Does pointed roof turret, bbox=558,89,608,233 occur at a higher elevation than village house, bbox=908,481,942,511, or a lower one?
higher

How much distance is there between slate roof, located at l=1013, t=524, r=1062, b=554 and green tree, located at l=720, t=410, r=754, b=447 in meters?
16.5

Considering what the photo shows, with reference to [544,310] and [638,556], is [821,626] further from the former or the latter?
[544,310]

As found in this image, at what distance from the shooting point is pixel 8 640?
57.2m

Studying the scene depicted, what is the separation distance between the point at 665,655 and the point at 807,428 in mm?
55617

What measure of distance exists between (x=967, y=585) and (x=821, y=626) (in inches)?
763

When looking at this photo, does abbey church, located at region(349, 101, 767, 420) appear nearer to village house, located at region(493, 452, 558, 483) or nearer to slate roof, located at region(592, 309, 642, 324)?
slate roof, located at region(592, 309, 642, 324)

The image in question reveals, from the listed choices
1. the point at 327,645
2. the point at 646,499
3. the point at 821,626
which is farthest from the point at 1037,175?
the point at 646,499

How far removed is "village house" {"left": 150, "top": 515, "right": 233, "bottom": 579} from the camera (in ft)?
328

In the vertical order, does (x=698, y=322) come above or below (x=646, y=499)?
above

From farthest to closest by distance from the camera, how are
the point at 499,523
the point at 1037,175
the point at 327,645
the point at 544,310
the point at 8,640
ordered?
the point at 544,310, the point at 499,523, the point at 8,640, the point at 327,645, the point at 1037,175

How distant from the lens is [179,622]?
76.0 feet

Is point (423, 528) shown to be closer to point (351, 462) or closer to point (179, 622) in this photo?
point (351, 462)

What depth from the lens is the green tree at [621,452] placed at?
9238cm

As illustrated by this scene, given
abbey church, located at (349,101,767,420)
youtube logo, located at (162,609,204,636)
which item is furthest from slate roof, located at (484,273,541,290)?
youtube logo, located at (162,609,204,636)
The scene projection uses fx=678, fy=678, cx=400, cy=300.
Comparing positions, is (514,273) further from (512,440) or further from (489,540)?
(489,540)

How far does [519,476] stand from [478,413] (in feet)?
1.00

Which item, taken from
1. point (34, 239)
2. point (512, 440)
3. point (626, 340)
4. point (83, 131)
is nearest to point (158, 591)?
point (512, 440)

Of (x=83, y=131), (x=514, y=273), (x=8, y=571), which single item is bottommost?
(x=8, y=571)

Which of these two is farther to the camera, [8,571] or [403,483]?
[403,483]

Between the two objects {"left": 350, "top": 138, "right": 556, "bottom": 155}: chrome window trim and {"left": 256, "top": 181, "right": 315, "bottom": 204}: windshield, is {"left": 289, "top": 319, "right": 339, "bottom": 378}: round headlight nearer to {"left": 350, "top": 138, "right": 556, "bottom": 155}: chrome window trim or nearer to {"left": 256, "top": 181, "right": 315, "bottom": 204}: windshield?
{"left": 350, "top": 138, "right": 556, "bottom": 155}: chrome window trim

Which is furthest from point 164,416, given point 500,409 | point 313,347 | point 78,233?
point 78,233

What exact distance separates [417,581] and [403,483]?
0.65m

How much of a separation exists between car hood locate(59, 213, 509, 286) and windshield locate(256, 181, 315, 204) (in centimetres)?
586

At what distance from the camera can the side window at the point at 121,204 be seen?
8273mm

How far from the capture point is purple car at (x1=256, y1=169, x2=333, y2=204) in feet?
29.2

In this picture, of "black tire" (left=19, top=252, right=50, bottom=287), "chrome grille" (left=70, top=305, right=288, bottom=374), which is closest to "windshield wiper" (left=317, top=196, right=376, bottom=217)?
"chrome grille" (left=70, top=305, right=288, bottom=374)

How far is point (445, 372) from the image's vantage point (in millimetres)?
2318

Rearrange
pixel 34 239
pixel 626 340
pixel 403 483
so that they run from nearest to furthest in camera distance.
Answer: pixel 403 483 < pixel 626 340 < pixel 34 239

_ _ _ _ _

Reproduce all of the entries above, substituting "farmhouse" for each occurrence of "village house" and leaving everything else unchanged.

Does pointed roof turret, bbox=558,89,608,233 occur at a higher elevation than farmhouse, bbox=908,481,942,511, or a lower one?
higher

How much distance is there between slate roof, located at l=1013, t=524, r=1062, b=554 and green tree, located at l=720, t=410, r=754, b=447 in meters?
16.5

Considering what the photo shows, with reference to [544,310] and [638,556], is [821,626] further from the former or the latter?
[544,310]

As found in this image, at what distance from the shooting point is pixel 8 640?
57.2m

Studying the scene depicted, what is the separation distance between the point at 665,655 and the point at 807,428 in mm?
55617

What measure of distance exists between (x=967, y=585) and (x=821, y=626) (in inches)?
763

When looking at this photo, does abbey church, located at region(349, 101, 767, 420) appear nearer to farmhouse, located at region(493, 452, 558, 483) or nearer to slate roof, located at region(592, 309, 642, 324)?
slate roof, located at region(592, 309, 642, 324)

The image in question reveals, from the listed choices
1. the point at 327,645
2. the point at 646,499
3. the point at 821,626
which is farthest from the point at 1037,175?
the point at 646,499

How far removed is "farmhouse" {"left": 150, "top": 515, "right": 233, "bottom": 579} from the camera (in ft)?
328

In the vertical order, does (x=698, y=322) come above or below (x=646, y=499)?
above

From farthest to closest by distance from the camera, how are
the point at 499,523
the point at 1037,175
the point at 327,645
the point at 544,310
the point at 8,640
ordered?
the point at 544,310, the point at 499,523, the point at 8,640, the point at 327,645, the point at 1037,175

How distant from the lens is [179,622]?
76.0 feet

Is point (423, 528) shown to be closer to point (351, 462) or closer to point (179, 622) in this photo?
point (351, 462)

What depth from the lens is the green tree at [621,452] placed at?
9238cm

As illustrated by this scene, given
abbey church, located at (349,101,767,420)
youtube logo, located at (162,609,204,636)
which item is furthest from slate roof, located at (484,273,541,290)?
youtube logo, located at (162,609,204,636)
The scene projection uses fx=678, fy=678, cx=400, cy=300.
Comparing positions, is (514,273) further from (512,440) or further from (489,540)?
(489,540)

How far does [519,476] stand from [478,413] (in feet)?
1.00

Which item, taken from
1. point (34, 239)
2. point (512, 440)
3. point (626, 340)
4. point (83, 131)
is nearest to point (158, 591)?
point (512, 440)

Of (x=83, y=131), (x=514, y=273), (x=8, y=571), which single item is bottommost?
(x=8, y=571)

Which of these two is farther to the camera, [8,571] or [403,483]?
[403,483]

Between the two objects {"left": 350, "top": 138, "right": 556, "bottom": 155}: chrome window trim and {"left": 256, "top": 181, "right": 315, "bottom": 204}: windshield, is {"left": 289, "top": 319, "right": 339, "bottom": 378}: round headlight nearer to {"left": 350, "top": 138, "right": 556, "bottom": 155}: chrome window trim or nearer to {"left": 256, "top": 181, "right": 315, "bottom": 204}: windshield?
{"left": 350, "top": 138, "right": 556, "bottom": 155}: chrome window trim

Which is furthest from point 164,416, given point 500,409 | point 313,347 | point 78,233?
point 78,233

What exact distance separates [417,581] and [403,483]?
0.65m

How much of a separation exists between car hood locate(59, 213, 509, 286) and windshield locate(256, 181, 315, 204) (in centimetres)?
586

At what distance from the camera can the side window at the point at 121,204 be seen?
8273mm

How far from the capture point is purple car at (x1=256, y1=169, x2=333, y2=204) in feet?
29.2

In this picture, of "black tire" (left=19, top=252, right=50, bottom=287), "chrome grille" (left=70, top=305, right=288, bottom=374), which is closest to "windshield wiper" (left=317, top=196, right=376, bottom=217)?
"chrome grille" (left=70, top=305, right=288, bottom=374)

How far is point (445, 372) from the image's vantage point (in millimetres)?
2318

Rearrange
pixel 34 239
pixel 626 340
pixel 403 483
so that they run from nearest to furthest in camera distance.
Answer: pixel 403 483 < pixel 626 340 < pixel 34 239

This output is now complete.